Is $\mathbb Q \subset \mathbb R$ the subspace topology, discrete?, and questions about showing discreteness I'm looking for subspace topologies of $\mathbb R$ that are discrete. 
In order to show that a subspace $U$ of $\mathbb R$ is discrete, I'm trying to show that the singleton set in $U$ is open. Since arbitrary unions of open sets are open, this way I could generate all of the subsets of $U$, hence discrete.
What do you think about this method? Does it sound right?
It can be shown easily that each singleton set in $\mathbb Z$ is open, so $\mathbb Z$ is discrete. I have no problem with that, however I'm looking for a subspace of $\mathbb R$ other than $\mathbb Z$ that is discrete. 
$\mathbb Q$ came into my mind, but couldn't show that it is discrete preciously. Every rationals are surrounded by irrational numbers, can I find an open interval $I \subset \mathbb R$ such that $I \cap \mathbb Q$ is equal to a singleton set in $\mathbb Q$?
What do you think about my method of showing discreteness? Can an $I$ be found? What else could be a discrete subspace of $\mathbb R$? 
Are my questions. 
Thanks. 
 A: $\mathbb{Q}$ is definitely not discrete in $\mathbb{R}$. Suppose that we have some open set $O$ of the reals such that $O \cap \mathbb{Q} = \{q\}$ for some $q \in \mathbb{Q}$ (which should exist if $\{q\}$ were open). Then as $q \in O$ we have some open interval $(q-t, q+t) \subseteq O$. Between any two distinct reals lies a rational number (and an irrational number too), so we have some $q' \in \mathbb{Q}$ with $q < q' < q+t$. But then this $q' \in O \cap \mathbb{Q}$ too, so this set cannot be equal to just $\{q\}$, contradiction. No singleton is thus open in the subspace topology on $\mathbb{Q}$, every point of $\mathbb{Q}$ is a limit point of $\mathbb{Q}$. The same holds for the irrationals $\mathbb{P}$ in the subspace topology.
Besides the classical $\mathbb{N}$ and $\mathbb{Z}$ which are discrete we have $A = \{\frac{1}{n}: n=1,2,\ldots \}$ as a discrete subspace (although $0$ is a limit point of $A$ so $A$ is not closed, no point of $A$ itself is a limit point of $A$). In any metric space all finite subspaces are discrete.
A: You can show a (metric) space is not discrete by producing a sequence that converges to a point that doesn't appear in the sequence.
This relies on the fact that a sequence in a discrete space is convergent if and only if it is eventually constant.
The example for $\mathbb{Q}$ is the sequence $1/n$.
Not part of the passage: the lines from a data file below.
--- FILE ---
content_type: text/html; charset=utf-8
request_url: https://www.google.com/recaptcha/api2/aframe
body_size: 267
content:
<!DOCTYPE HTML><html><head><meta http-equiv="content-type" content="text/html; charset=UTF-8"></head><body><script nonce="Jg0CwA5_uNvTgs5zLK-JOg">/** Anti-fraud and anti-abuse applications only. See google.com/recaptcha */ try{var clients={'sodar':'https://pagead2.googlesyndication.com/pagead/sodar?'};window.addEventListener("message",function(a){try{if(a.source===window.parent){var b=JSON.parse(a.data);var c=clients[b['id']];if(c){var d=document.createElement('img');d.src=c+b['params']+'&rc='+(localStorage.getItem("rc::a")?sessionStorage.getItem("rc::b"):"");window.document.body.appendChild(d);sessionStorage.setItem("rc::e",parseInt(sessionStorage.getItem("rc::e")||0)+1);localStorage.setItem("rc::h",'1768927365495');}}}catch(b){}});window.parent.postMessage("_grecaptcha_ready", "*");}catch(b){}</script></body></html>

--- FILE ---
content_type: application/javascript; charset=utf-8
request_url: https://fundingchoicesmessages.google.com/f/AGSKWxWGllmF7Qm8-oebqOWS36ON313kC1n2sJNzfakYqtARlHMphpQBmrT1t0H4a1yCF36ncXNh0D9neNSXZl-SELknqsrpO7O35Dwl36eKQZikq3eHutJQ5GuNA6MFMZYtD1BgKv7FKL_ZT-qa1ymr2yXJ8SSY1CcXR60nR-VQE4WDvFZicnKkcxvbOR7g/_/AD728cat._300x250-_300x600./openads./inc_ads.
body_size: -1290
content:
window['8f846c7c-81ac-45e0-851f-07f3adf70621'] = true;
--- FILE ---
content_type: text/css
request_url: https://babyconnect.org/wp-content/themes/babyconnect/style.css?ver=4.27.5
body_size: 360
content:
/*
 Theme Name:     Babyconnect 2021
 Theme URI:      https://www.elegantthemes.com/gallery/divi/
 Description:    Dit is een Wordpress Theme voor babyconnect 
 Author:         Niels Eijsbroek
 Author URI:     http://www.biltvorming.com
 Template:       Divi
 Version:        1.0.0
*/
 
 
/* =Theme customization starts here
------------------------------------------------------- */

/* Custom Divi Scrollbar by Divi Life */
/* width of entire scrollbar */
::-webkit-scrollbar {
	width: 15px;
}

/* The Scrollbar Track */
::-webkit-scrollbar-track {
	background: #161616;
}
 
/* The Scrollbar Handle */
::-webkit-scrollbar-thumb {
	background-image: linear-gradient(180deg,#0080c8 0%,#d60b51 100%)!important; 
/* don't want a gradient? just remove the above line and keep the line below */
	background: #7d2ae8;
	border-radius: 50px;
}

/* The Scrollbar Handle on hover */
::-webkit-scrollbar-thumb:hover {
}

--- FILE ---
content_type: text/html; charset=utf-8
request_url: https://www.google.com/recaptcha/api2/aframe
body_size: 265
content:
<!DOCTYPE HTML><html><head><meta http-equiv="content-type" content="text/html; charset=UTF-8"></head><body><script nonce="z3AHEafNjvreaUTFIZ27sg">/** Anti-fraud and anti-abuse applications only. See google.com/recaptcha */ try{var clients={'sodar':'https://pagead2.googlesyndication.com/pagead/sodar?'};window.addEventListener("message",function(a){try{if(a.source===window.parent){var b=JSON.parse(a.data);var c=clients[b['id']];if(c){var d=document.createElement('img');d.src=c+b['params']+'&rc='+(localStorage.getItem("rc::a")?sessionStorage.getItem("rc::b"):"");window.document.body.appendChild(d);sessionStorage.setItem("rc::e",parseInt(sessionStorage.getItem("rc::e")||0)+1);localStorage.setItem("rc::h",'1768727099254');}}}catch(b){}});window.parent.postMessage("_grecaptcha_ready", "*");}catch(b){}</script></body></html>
A: It is not difficult to show that any non-empty interval in the real numbers contains a rational, and therefore infinitely many (you can divide an interval into any number of sub-intervals, and each contains at least one rational number). So the inherited topology on $\Bbb Q$ is not discrete. That being said, any interval of rational numbers that do not have (rational) end points are both open and closed ("clopen"), so it is a very disconnected topology.